There is a scene in the movie “The Shoes Of The Fishserman“, 1968, where Kiril Lakota, (Anthony Quinn), soon to become Pope, escapes the confounds of the Vatican Palace and wanders the back streets of Rome, the tenements, the bustling crowds, the scampering children, the washing hung out on strung lines, and encounters Dr. Ruth Faber, (Barbara Jeffords). She finally recognizes him and asks, “What are you doing here?” He replies, “I wanted to hear all these noises and to watch the people living, just simply living“. Here at Toscana, it came to mind. Here within all these higgle-dee-piggle-dee apartments and balconies and stairs, the families going to and fro, car doors shutting, dogs occasionally barking, children calling, running, riding, sometimes laughing and sometimes protesting. Here amongst the quiet gardens, the shading Palms, the blooming yellow Mesquite, the green stemmed Palo Verde, pale pink Oleander, the sounds of people living. Uninvolved; strangely, I feel included.
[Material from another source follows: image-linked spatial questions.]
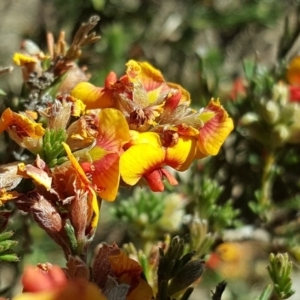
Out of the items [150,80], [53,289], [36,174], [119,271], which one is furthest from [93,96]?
[53,289]

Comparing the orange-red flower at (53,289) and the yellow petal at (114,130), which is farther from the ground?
the orange-red flower at (53,289)

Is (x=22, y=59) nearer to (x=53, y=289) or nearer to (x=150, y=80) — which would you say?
(x=150, y=80)

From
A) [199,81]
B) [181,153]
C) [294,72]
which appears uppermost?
[181,153]

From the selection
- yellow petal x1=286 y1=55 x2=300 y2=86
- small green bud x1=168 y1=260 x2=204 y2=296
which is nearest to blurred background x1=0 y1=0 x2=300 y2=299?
yellow petal x1=286 y1=55 x2=300 y2=86

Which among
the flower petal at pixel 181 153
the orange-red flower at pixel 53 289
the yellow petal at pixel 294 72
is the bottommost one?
the yellow petal at pixel 294 72

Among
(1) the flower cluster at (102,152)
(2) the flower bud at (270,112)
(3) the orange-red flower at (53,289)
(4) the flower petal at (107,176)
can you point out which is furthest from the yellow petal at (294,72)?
(3) the orange-red flower at (53,289)

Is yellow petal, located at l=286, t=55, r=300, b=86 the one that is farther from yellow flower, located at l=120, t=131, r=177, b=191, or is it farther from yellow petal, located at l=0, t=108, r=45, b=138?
yellow petal, located at l=0, t=108, r=45, b=138

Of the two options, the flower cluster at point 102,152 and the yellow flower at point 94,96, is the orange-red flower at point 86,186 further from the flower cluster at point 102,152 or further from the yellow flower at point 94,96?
the yellow flower at point 94,96
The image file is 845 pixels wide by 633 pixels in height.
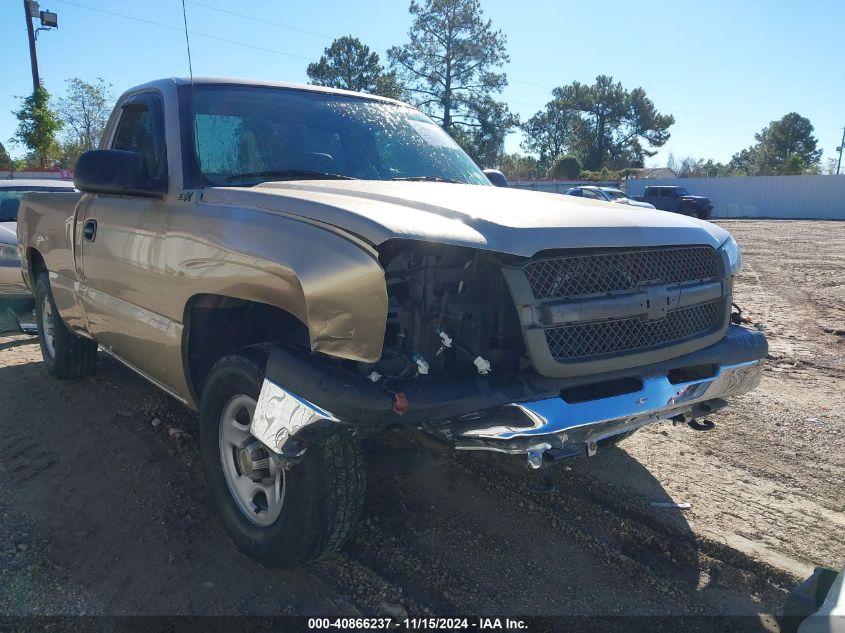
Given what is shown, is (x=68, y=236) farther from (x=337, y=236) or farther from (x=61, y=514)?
(x=337, y=236)

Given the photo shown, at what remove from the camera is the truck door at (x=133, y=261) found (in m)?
3.31

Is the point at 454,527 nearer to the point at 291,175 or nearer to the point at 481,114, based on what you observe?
the point at 291,175

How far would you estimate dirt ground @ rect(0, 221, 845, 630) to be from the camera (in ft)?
8.81

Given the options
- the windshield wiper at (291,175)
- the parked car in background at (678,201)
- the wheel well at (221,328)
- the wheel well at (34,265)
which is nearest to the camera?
the wheel well at (221,328)

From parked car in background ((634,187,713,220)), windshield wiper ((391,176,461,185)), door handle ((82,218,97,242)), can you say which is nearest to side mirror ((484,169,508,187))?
windshield wiper ((391,176,461,185))

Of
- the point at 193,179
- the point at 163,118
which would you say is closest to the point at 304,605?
the point at 193,179

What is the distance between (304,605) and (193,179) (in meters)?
2.01

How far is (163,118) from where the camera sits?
11.6 ft

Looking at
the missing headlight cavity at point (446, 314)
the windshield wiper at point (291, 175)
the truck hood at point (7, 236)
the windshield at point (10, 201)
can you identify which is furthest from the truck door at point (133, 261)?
the windshield at point (10, 201)

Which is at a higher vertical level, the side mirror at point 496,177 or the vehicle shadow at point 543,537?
the side mirror at point 496,177

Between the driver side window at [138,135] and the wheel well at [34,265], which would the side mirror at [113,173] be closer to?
the driver side window at [138,135]

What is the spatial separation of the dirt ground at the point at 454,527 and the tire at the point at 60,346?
1.66 feet

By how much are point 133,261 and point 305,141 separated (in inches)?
43.7

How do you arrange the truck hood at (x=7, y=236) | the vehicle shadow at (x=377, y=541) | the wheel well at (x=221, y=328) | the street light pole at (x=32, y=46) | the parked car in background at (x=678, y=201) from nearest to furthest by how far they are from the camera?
the vehicle shadow at (x=377, y=541) → the wheel well at (x=221, y=328) → the truck hood at (x=7, y=236) → the street light pole at (x=32, y=46) → the parked car in background at (x=678, y=201)
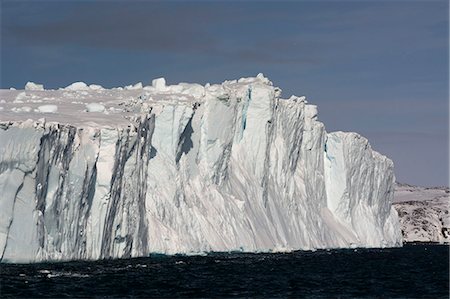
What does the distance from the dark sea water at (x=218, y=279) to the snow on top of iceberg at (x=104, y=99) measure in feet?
21.8

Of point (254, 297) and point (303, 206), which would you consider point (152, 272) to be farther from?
point (303, 206)

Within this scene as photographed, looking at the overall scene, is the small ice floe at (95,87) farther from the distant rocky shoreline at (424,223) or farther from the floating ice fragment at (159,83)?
the distant rocky shoreline at (424,223)

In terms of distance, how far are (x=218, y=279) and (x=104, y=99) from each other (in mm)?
20466

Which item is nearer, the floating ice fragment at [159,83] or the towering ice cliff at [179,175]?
the towering ice cliff at [179,175]

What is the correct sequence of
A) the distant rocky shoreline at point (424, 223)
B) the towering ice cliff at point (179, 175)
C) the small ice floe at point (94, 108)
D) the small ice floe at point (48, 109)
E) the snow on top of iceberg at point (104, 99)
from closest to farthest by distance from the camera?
the towering ice cliff at point (179, 175), the snow on top of iceberg at point (104, 99), the small ice floe at point (48, 109), the small ice floe at point (94, 108), the distant rocky shoreline at point (424, 223)

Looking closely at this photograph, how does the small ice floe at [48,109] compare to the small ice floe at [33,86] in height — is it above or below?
below

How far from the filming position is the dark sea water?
28.6m

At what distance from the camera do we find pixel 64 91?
182 feet

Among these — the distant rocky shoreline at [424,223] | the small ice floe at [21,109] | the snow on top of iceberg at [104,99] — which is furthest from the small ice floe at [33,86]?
the distant rocky shoreline at [424,223]

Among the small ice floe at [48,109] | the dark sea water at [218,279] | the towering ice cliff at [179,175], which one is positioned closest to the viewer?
the dark sea water at [218,279]

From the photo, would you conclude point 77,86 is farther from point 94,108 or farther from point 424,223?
point 424,223

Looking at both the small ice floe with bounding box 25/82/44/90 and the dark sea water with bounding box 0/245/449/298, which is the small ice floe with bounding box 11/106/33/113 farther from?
the small ice floe with bounding box 25/82/44/90

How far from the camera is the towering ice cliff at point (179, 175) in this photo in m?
36.0

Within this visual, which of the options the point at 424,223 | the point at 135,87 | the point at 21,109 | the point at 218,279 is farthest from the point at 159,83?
the point at 424,223
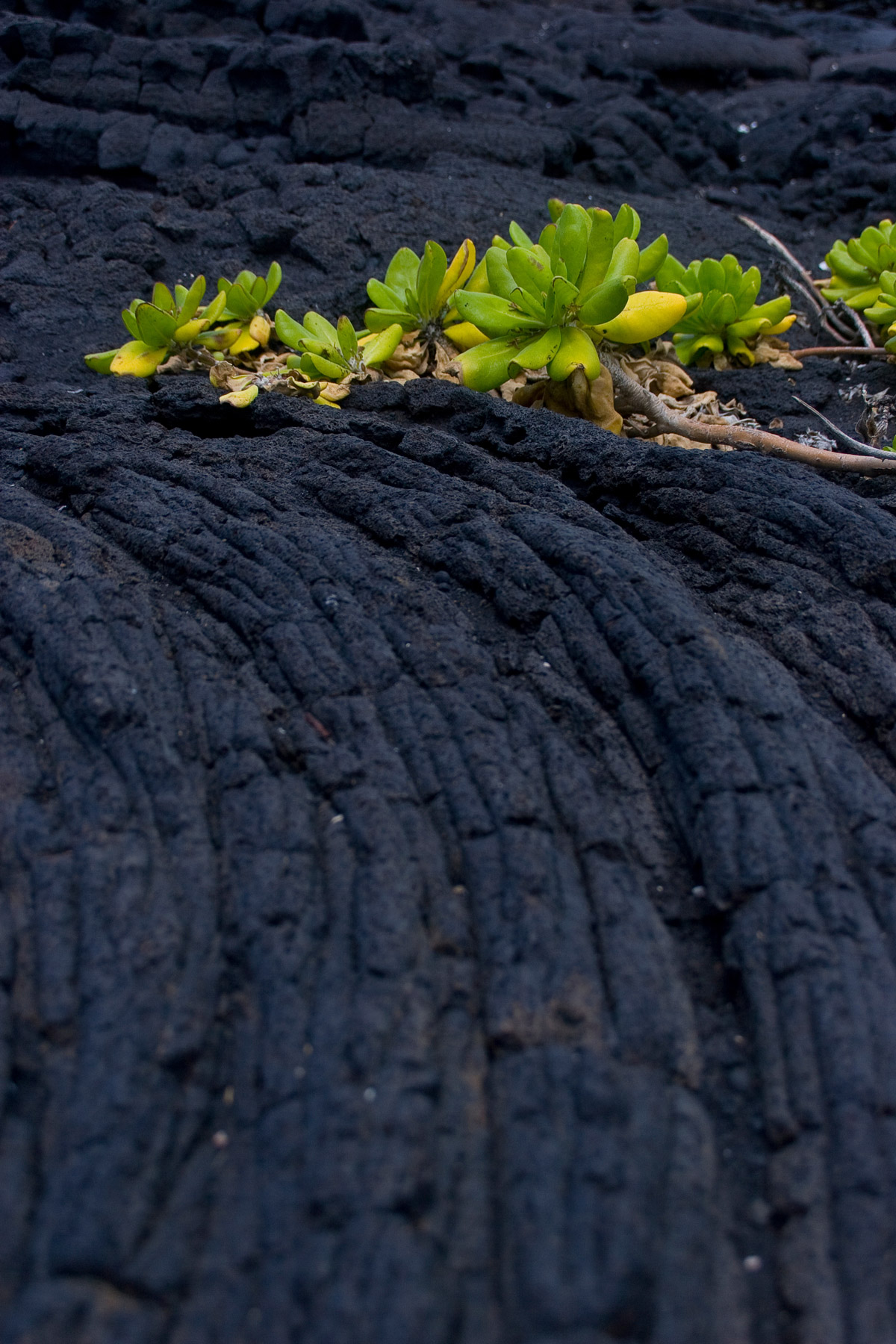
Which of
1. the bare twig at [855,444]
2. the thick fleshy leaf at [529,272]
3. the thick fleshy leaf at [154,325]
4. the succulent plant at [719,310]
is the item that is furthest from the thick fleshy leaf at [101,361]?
the bare twig at [855,444]

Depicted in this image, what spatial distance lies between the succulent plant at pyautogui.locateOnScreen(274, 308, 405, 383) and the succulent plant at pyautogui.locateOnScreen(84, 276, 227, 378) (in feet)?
0.80

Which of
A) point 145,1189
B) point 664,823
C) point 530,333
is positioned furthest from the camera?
point 530,333

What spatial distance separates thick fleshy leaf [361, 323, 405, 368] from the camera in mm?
2428

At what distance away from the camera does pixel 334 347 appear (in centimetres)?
247

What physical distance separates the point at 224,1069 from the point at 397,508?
45.5 inches

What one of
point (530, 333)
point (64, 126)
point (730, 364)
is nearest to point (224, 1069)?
point (530, 333)

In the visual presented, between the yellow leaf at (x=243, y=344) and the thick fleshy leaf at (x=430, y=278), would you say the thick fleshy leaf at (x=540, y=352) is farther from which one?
the yellow leaf at (x=243, y=344)

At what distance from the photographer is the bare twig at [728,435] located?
2.12 meters

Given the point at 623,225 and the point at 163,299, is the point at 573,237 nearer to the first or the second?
the point at 623,225

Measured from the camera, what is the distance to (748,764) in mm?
1372

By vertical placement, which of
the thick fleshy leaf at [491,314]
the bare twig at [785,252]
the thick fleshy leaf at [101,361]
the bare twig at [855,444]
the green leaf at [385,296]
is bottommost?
the thick fleshy leaf at [101,361]


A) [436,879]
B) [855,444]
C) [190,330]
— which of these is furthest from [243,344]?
[436,879]

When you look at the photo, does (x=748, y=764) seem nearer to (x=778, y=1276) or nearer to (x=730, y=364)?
(x=778, y=1276)

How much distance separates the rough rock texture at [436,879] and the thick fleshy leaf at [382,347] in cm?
17
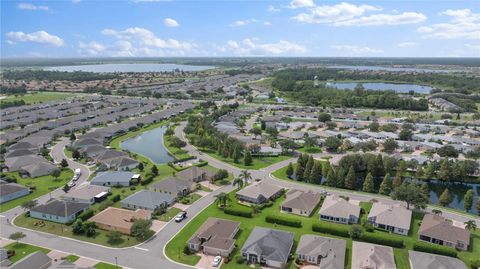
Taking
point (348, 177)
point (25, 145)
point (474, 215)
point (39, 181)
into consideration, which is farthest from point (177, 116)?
point (474, 215)

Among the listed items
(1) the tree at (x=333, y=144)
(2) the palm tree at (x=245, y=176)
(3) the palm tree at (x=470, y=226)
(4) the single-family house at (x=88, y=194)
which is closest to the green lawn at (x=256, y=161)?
(2) the palm tree at (x=245, y=176)

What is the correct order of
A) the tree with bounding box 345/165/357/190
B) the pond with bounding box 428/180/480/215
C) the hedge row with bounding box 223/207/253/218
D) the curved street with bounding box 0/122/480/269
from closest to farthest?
the curved street with bounding box 0/122/480/269 < the hedge row with bounding box 223/207/253/218 < the pond with bounding box 428/180/480/215 < the tree with bounding box 345/165/357/190

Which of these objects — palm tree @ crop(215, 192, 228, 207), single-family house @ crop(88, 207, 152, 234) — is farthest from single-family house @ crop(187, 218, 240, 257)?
single-family house @ crop(88, 207, 152, 234)

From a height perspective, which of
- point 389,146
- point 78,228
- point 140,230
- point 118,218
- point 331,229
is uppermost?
point 389,146

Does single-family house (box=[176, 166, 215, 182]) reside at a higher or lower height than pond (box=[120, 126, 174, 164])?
higher

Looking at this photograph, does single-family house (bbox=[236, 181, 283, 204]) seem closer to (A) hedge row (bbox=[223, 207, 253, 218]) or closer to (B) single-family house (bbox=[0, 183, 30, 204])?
(A) hedge row (bbox=[223, 207, 253, 218])

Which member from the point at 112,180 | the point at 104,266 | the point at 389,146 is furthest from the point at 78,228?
the point at 389,146

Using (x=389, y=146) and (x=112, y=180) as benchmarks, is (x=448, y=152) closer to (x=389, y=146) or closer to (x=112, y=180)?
(x=389, y=146)
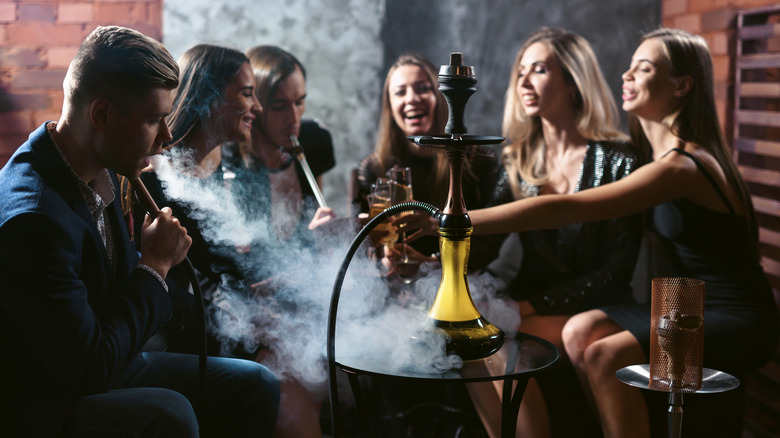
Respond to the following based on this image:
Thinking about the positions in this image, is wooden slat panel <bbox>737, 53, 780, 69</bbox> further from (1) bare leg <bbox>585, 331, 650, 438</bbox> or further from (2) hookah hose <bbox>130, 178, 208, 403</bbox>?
(2) hookah hose <bbox>130, 178, 208, 403</bbox>

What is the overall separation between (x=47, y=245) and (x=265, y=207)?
120 cm

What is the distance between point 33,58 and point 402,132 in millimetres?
1511

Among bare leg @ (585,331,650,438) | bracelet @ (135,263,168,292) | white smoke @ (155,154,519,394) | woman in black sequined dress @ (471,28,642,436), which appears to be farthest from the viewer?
woman in black sequined dress @ (471,28,642,436)

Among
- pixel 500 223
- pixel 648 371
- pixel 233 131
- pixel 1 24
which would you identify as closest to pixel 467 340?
pixel 648 371

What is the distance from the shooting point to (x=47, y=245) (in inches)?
57.2

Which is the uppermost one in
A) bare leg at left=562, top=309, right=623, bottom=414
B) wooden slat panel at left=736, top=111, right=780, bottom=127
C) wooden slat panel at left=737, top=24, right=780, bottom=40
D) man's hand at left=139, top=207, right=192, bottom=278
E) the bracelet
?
wooden slat panel at left=737, top=24, right=780, bottom=40

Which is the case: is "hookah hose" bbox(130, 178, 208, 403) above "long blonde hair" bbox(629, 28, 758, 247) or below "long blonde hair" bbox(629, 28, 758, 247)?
below

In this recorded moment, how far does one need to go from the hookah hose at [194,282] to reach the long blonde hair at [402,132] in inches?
58.1

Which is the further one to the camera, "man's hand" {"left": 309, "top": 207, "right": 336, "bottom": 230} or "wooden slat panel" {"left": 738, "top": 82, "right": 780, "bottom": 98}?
"wooden slat panel" {"left": 738, "top": 82, "right": 780, "bottom": 98}

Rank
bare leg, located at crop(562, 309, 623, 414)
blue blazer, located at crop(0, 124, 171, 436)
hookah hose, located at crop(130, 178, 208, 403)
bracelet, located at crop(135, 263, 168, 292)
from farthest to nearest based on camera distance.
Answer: bare leg, located at crop(562, 309, 623, 414) < hookah hose, located at crop(130, 178, 208, 403) < bracelet, located at crop(135, 263, 168, 292) < blue blazer, located at crop(0, 124, 171, 436)

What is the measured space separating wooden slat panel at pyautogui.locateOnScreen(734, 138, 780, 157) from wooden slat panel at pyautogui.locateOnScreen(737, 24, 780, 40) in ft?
1.52

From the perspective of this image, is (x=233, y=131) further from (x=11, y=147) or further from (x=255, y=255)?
(x=11, y=147)

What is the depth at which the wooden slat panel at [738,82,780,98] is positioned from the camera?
3.11m

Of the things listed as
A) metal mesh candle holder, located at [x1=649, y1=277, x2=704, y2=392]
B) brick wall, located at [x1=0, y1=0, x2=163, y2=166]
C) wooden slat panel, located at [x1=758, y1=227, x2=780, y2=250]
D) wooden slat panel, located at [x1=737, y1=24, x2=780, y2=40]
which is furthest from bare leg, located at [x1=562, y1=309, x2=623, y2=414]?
brick wall, located at [x1=0, y1=0, x2=163, y2=166]
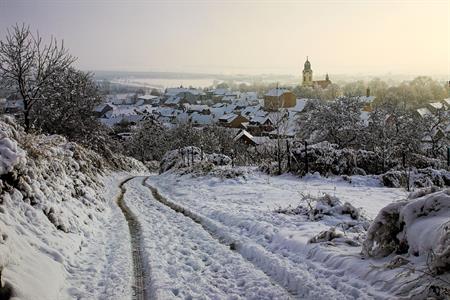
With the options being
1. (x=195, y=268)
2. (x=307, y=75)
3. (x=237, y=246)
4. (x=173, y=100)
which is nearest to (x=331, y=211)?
(x=237, y=246)

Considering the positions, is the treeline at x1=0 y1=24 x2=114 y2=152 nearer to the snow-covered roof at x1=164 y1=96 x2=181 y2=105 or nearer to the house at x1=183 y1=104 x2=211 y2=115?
the house at x1=183 y1=104 x2=211 y2=115

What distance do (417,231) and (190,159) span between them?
3153cm

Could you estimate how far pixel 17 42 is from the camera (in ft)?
76.0

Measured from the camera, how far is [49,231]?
8.69 metres

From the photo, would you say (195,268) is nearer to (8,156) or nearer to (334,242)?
(334,242)

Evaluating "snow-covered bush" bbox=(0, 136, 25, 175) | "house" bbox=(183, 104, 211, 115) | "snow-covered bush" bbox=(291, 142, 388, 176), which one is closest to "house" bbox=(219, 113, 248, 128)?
"house" bbox=(183, 104, 211, 115)

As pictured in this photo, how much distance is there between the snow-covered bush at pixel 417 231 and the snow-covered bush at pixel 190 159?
18.8 m

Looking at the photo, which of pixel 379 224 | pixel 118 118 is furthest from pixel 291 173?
pixel 118 118

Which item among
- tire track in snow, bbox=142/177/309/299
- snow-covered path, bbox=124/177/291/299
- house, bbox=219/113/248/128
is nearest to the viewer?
snow-covered path, bbox=124/177/291/299

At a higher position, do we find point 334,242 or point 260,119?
point 334,242

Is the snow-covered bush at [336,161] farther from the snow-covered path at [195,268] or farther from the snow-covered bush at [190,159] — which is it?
the snow-covered path at [195,268]

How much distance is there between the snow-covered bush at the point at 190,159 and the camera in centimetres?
3112

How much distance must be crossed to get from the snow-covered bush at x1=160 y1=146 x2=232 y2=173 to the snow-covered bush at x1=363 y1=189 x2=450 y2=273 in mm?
18847

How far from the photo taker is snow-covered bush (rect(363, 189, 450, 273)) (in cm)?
549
A catch-up call this week to Dee in her East seemingly stuck in Groundhog Day, repeating flowering Spring thrice over. I then realized that my signs of Spring are no longer the noted, first roar of a lawn mower cutting, the first sighting of the Caputos enjoying their porch, or the first chirp of Robins nesting. It’s previous weekend’s 101˚, this weekend’s 60˚, previous weekend’s sunshine and last weekend’s rain storms.
And the information updates that only a good friend could find interesting. The Starbucks gift card from my Drexel students that was supposed to energize Dee and I on our journey … finally found. Where it was intended to be, stored for easy discovery and safe keeping. The table lamp that I was certain I had kept … found hidden in the spare wheel well along with the china creamer and saucer overlooked at packings end. Big discoveries, small treasures. The progress forward, the house items purchased, the improvements made, the new people met, the Palm Spring weekend recalled, the vanity license plate received. The easy chit and chat of knowing good friends.
And Tickey’s last slide into Arizona-car-hood. Her appointment kept with the tinting glass man, Dave, Arizona Window Tinting LLC, performed on-site for $130. A choice of light, medium and dark, or, colloquially, usual, limo and distinctly-dah-hood. Tic’s tint was distinctly standard. No fluffy dice from the rear view mirror for her, nor jiggling hula girl on the dashboard and super fast wheel hubs for the neighborhood! But it still gave her an air of newness and coolness. A fascinating film process, templated, trimmed, moulded then mounted, first exteriorly, then interiorly. Now, at least the sun won’t get me. And dah girl looks dahm good.